• **EXERCISE DETAILS**
Filter the entries beneath this task, copying only the lines that hold the word "site".

• **TASK MATERIAL**

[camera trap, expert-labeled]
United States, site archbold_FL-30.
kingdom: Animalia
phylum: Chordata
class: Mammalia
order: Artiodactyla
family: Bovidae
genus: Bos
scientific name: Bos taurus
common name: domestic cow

...

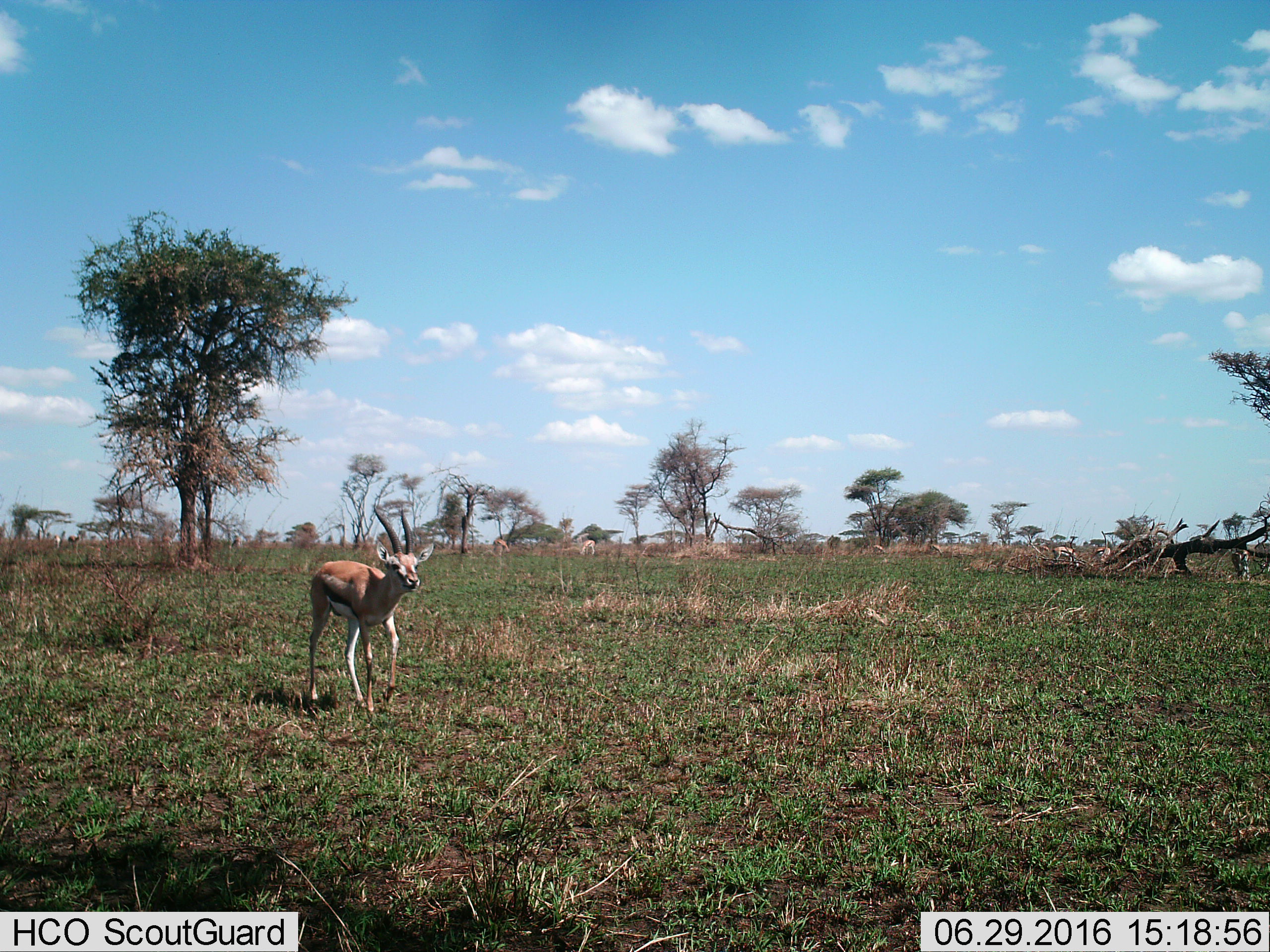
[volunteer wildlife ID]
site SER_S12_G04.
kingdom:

• **FINAL ANSWER**
United States, site archbold_FL-30.
site SER_S12_G04.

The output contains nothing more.